:: TEXT SHOWN ::
Transformer model is generating empty lines when using Sentencepiece model

I used the SentencePiece model as a tokenizer. When I encoded src text file using SPM encoder, everything is fine.

Command:
spm_encode --model=eng.model --output_format=piece input.txt --output input_tok.txt --extra_options=bos:eos

While using translation command on the model, few lines translated as empty, and it’s not that those sentences are small 1 word, phrases. These sentences were complete sentences.

Command:
onmt_translate -model Eng_Fr_Model.pt -src input_tok.txt -output fr_output_tok.txt -replace_unk -verbose

I am trying English-French Machine Translation on the Europarl dataset.
Any suggestions, how to resolve this??

Can you show an example input (tolenized) that gives you an empty translation?

@BramVanroy Here is the input file after tokenization.

And this is output, after translation.

@guillaumekln please help.

I suggest to not use these options when training with OpenNMT-py. The framework already injects these tokens in the data.

Hi,
I’m experiencing the same issue with transformers. In my case I’m using BPE and I’m not using bos or eos tokens. Some lines are translated as empty. Any guess?

Hi everyone,
Does anyone have an explanation and a solution to this issue in the meantime?

Thanks,
Arda

Hi,

When no length penalty or normalization are applied, the empty output can have a better score than any other predictions.

There are multiple solutions in OpenNMT-py:

  • Set a minimum decoding length: -min_length 1
  • Set a length penalty: -length_penalty wu -alpha 0.1

Thanks for your reply Guillaume!

Just as extra information for anyone who might check this thread in the future I will also share my experience with both configurations:

  • The issue was solved with -min_length 1 and the BLEU scores were as expected.
  • I still had some blank lines (no predictions) with the length penalty (wu, alpha=0.1).

Regarding the length penalty, I probably used a bad value for -alpha. You can also try other values like 0.6 (the default in Tensor2Tensor).

But -min_length is probably the easiest solution here.

1 Like

:: WHAT IS ASKED ::
**A)** Echo the forum thread word for word, from "I suggest to" up to and including "any other predictions.".
**B)** Which lines of the listing contain the string "brown"? Return each of them in full.
The forum thread and the listing have no connection to each other.

:: GIVEN ENTRIES ::
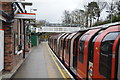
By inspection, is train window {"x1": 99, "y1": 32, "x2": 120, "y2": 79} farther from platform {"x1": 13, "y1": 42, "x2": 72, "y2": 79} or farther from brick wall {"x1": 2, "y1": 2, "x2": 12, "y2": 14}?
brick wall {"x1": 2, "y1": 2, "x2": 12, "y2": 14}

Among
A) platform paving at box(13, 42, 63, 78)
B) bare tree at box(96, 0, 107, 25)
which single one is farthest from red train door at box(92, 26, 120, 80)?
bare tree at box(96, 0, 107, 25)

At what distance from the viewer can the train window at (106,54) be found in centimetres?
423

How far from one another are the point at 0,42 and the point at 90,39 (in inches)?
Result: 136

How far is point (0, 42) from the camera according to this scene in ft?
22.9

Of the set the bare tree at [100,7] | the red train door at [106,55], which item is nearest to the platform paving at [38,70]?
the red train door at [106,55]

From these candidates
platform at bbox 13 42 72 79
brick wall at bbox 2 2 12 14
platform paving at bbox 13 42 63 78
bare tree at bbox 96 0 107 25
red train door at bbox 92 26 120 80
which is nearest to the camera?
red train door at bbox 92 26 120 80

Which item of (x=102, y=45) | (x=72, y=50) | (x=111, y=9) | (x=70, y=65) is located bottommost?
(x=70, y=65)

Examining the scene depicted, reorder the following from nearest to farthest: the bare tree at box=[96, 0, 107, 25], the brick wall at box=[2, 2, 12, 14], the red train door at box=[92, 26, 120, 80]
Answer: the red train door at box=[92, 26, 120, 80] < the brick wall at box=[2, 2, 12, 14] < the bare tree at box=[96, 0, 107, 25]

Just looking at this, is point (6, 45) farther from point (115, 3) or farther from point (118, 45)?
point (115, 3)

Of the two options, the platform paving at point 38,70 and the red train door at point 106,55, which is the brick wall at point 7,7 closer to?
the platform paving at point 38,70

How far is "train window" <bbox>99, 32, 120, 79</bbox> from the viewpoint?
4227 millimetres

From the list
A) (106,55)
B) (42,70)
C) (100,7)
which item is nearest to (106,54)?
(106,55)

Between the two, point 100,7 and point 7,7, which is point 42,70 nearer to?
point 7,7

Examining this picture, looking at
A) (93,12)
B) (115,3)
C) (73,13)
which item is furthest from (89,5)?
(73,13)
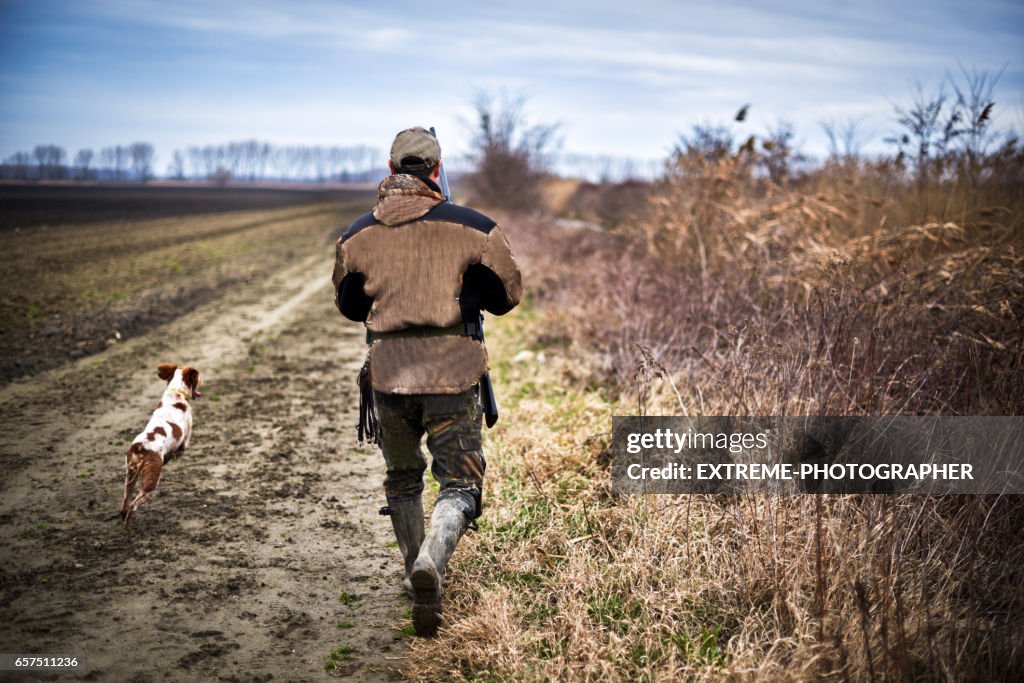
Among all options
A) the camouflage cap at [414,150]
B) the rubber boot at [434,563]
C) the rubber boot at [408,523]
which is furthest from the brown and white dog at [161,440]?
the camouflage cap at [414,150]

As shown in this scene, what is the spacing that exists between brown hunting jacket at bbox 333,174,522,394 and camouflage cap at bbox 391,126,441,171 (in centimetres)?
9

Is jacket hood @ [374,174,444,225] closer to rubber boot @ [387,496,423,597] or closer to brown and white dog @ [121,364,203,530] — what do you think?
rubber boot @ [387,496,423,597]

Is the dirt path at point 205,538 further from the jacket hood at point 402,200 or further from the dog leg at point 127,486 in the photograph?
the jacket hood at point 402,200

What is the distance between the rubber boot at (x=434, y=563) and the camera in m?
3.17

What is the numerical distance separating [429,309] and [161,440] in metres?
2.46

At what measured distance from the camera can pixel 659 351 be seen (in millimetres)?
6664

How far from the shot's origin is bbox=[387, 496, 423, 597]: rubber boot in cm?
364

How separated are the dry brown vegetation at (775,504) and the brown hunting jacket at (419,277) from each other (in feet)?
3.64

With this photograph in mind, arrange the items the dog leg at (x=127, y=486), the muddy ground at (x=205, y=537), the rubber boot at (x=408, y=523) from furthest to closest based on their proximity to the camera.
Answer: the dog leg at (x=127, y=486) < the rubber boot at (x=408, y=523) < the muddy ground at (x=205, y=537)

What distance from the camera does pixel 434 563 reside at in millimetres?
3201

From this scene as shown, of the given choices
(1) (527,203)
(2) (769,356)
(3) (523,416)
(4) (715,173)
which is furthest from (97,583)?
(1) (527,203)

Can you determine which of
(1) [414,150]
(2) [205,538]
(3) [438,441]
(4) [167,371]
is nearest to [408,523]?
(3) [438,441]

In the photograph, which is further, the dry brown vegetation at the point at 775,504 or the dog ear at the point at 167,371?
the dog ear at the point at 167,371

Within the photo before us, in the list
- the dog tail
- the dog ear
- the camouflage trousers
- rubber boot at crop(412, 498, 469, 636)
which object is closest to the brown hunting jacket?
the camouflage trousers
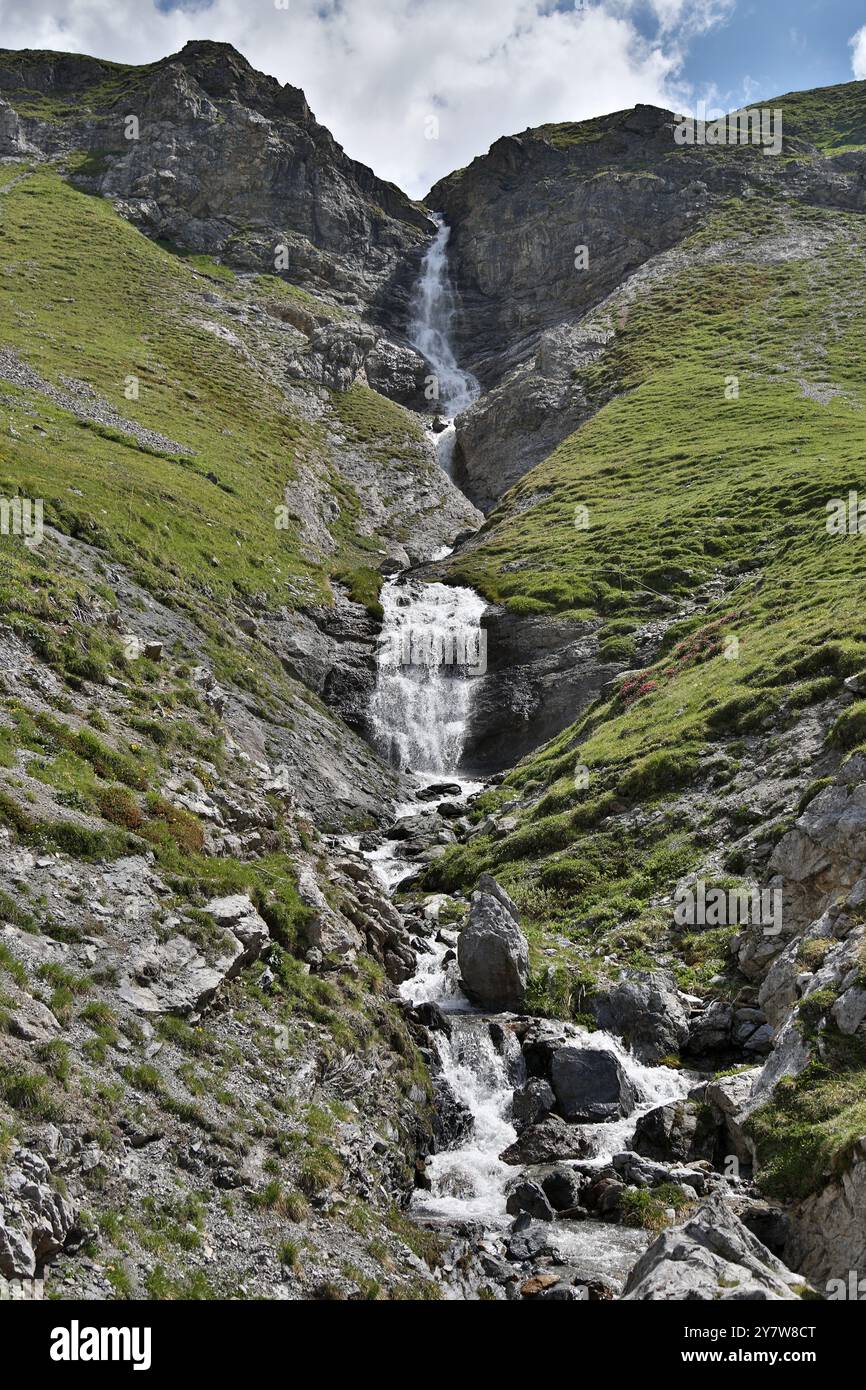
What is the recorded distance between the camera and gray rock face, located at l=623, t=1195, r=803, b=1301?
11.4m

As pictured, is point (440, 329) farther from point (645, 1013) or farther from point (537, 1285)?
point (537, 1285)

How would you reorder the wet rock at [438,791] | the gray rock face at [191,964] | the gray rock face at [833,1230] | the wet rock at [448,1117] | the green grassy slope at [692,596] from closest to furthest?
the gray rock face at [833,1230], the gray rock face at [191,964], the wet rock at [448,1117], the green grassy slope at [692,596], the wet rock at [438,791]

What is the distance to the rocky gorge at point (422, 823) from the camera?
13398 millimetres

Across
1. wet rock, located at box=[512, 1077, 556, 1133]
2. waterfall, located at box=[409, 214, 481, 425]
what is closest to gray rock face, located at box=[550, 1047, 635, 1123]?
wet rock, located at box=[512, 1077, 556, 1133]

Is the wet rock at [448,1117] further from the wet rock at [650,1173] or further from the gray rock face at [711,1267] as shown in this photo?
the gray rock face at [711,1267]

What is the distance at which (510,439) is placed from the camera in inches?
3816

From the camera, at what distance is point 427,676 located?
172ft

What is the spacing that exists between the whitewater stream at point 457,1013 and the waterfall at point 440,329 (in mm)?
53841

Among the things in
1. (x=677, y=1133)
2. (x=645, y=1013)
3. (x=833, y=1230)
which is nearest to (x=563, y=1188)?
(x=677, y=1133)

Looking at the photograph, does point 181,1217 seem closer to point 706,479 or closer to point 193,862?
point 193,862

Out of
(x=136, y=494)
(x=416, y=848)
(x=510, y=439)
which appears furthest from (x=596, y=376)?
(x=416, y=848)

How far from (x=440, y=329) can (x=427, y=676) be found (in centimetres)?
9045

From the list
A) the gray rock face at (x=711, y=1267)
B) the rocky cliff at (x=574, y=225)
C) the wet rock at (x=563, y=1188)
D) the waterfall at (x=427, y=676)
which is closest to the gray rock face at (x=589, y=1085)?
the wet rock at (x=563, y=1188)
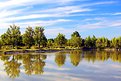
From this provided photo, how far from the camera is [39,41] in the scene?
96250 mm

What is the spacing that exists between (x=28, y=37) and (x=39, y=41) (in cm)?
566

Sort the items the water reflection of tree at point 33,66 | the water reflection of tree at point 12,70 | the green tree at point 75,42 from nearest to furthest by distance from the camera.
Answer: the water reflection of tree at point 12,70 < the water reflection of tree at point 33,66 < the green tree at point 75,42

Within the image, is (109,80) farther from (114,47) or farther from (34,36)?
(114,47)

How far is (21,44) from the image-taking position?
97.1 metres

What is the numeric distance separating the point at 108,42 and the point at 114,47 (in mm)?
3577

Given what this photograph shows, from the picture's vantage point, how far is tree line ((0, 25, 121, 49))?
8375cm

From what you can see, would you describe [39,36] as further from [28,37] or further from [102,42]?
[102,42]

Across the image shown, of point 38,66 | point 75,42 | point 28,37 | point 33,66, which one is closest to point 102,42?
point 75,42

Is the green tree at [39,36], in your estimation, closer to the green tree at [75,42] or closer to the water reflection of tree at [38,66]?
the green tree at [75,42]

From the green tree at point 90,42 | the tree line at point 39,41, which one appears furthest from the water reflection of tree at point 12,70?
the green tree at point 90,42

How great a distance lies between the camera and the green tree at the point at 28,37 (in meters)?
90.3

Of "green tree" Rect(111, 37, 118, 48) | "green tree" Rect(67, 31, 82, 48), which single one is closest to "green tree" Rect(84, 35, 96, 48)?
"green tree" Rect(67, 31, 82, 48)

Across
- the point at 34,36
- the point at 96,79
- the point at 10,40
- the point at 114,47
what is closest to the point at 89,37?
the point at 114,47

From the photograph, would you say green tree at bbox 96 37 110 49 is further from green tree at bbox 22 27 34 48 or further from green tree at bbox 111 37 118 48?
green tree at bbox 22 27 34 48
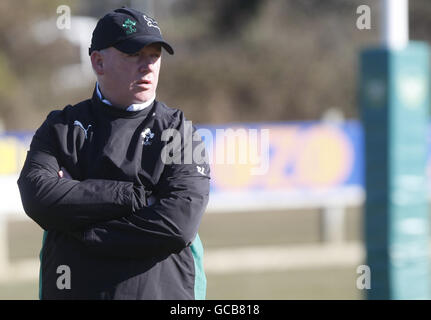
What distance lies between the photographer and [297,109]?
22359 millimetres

:: RESPONSES IN ORDER ::
**A)**
I suggest to not use these options when training with OpenNMT-py. The framework already injects these tokens in the data.

Hi,
I’m experiencing the same issue with transformers. In my case I’m using BPE and I’m not using bos or eos tokens. Some lines are translated as empty. Any guess?

Hi everyone,
Does anyone have an explanation and a solution to this issue in the meantime?

Thanks,
Arda

Hi,

When no length penalty or normalization are applied, the empty output can have a better score than any other predictions.

**B)**
which is furthest from the brown and white dog at [161,440]?
As shown in this scene, what is the spacing that exists between brown hunting jacket at bbox 333,174,522,394 and camouflage cap at bbox 391,126,441,171 (in centimetres)?
Is jacket hood @ [374,174,444,225] closer to rubber boot @ [387,496,423,597] or closer to brown and white dog @ [121,364,203,530] — what do you think?
How separated are the dry brown vegetation at (775,504) and the brown hunting jacket at (419,277) from each other (in feet)?
In the photograph, which is further, the dry brown vegetation at the point at 775,504 or the dog ear at the point at 167,371?
which object is closest to the brown hunting jacket?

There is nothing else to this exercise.